Therefore, as the elect of God, holy and beloved, put on tender mercies, kindness, humility, meekness, longsuffering; bearing with one another, and forgiving one another, if anyone has a complaint against another; even as Christ forgave you, so you also must do. (Colossians 3:12–14—NKJV)

Disagreements will always be found where there are at least two people pursuing life. When two or more are trying to work together toward a common goal, there will likely be disagreements precisely because each is an individual. This problem is to be expected among men. If there is no common goal toward which the individuals are bound, then “agreeing to disagree agreeably” while each goes their own separate way is a useful approach.

But when there is a common goal, a common employer, a common identity, and especially when there is a common spiritual family, then there must be some resolution of disagreements, settling of debts, modification of actions, and tempering of hurt feelings. These are the downside risks of cooperation, but do not forget the glories of resolution, the success of accomplishment and victories of teamwork! When both parties are believers, then the sweet influences of the Holy Spirit will be seen in the exercise of Christian graces.

In the arena of church life, one is immediately faced with a potentially volatile mix of people with strong feelings. Though they ideally have a strong allegiance to their Lord and Savior and are admonished by the same biblical standards of conduct, yet they are bound to have strong convictions and believe in doctrines which distinguish among believers. Strong doctrine forms strong convictions which enforce strong opinions and therefore strong actions. That doctrinally strong churches survive is attributable to the Holy Spirit.
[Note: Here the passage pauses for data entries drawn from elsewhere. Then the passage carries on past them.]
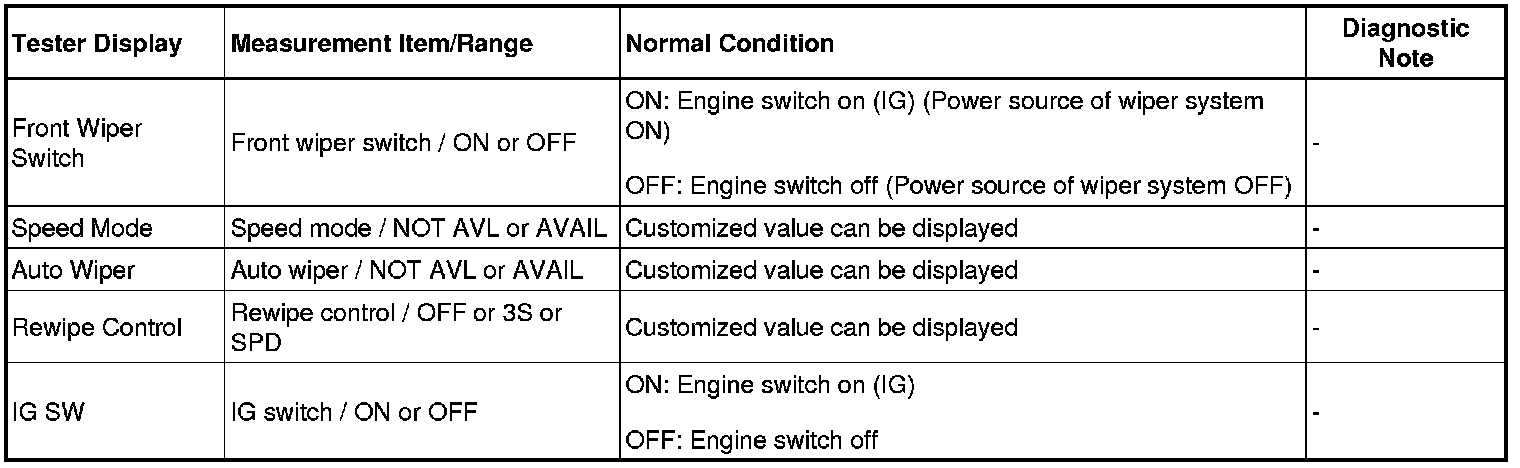 | Tester Display | Measurement Item/Range | Normal Condition | Diagnostic Note |
|---|---|---|---|
| Front Wiper Switch | Front wiper switch / ON or OFF | ON: Engine switch on (IG) (Power source of wiper system ON) OFF: Engine switch off (Power source of wiper system OFF) | - |
| Speed Mode | Speed mode / NOT AVL or AVAIL | Customized value can be displayed | - |
| Auto Wiper | Auto wiper / NOT AVL or AVAIL | Customized value can be displayed | - |
| Rewipe Control | Rewipe control / OFF or 3S or SPD | Customized value can be displayed | - |
| IG SW | IG switch / ON or OFF | ON: Engine switch on (IG) OFF: Engine switch off | - |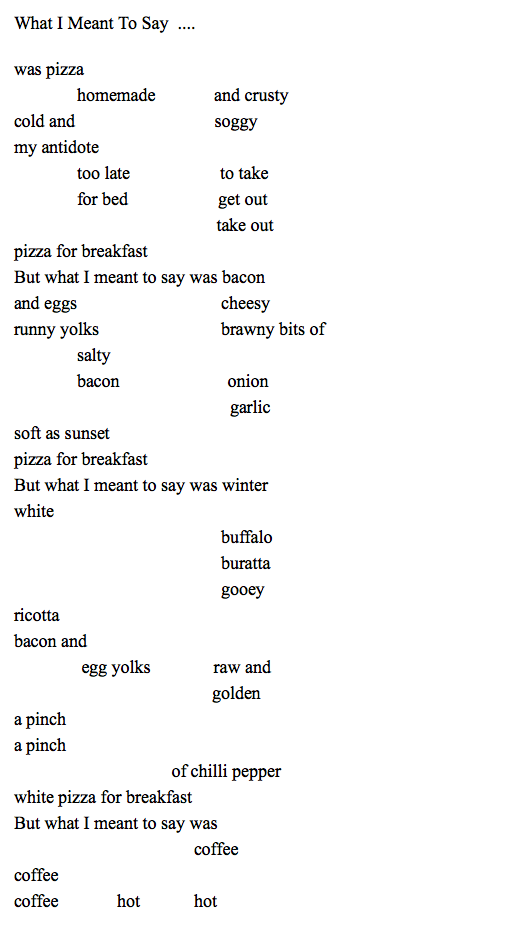 What I Meant To Say ....

was pizza
homemade and crusty
cold and soggy
my antidote
too late to take
for bed get out
take out
pizza for breakfast
But what I meant to say was bacon
and eggs cheesy
runny yolks brawny bits of
salty
bacon onion
garlic
soft as sunset
pizza for breakfast
But what I meant to say was winter
white
buffalo
buratta
gooey
ricotta
bacon and
egg yolks raw and
golden
a pinch
a pinch
of chilli pepper
white pizza for breakfast
But what I meant to say was
coffee
coffee
coffee hot hot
My father’s generation used to have a way of affirming friendship when friends did not agree. Once their differences where aired and they knew there was no way to compromise, then they would clarify their feelings and shake hands. One would say to the other, “No hard feelings?” and the other would assure, “No hard feelings.” Firm belief is expected of men of principle who are, by those beliefs, compelled to be men of action. At the point of action they may be forced to part ways until the situation over which they differ is passed. “Hard and fast” convictions, like hard facts, are things that cannot be modified, but hurt feelings that are brought under submission to higher ideals demand to be informed and disarmed. Though the offended feelings will still be “hurt feelings,” they no longer need be “hard feelings.”

Our text speaks to this good behavior of a bygone era. I often call verses 12 through 16 “The Great Compassion” of the local church. The passage begins with that which forms the local church and its relationships—the election of God making us each holy and beloved in the sight of our Lord and, hopefully, in the sight of each other. As a man puts on clothing in preparation for his workday, so the believer must put on behaviors that are fitting for someone who is privileged to be in the local body of Christ. Being supremely loved of God demands that every believer deploy that love in behalf of others, who themselves are also the objects of His love. Review the qualities of this divine love: tender mercies (compassionate pity), kindness (the spirit in which goodness is extended), humility (seeing each other through God’s eyes), meekness (strength under self-control), longsuffering (biblically handling injuries from others), bearing with one another (enduring and upholding one another), and forgiving one another (giving up your right of vengeance).

Verse 13 then raises the subject of “hard feelings” which may be harbored by a given party. The Greek word means complaint, blame, occasion of complaint; from the root word for a fate, a lot. While the text does not minimize the “complaint,” it does require the parties to filter their interpretation of the complaint and their response to the complaint by remembering the grace of God in daily granting each one of us total and free forgiveness. Just as Christ has forgiven us, so we “must do;” we are obligated to extend the same to others. The text is not delving into: Who is right? How big was the offense? Will it likely happen again? It is all about the debt of agape love which is the bond of perfection (love is the cement that holds unity together—Ephesians 4:3, Colossians 2:2) as described in verse 14.

Are you nurturing hard feelings towards others or are hard feelings being re-wounded whenever you interact with a particular believer? Make your feelings submit to the example you receive from your Lord who is always willing to treat you with grace even when you regularly let Him down. Trust and obey.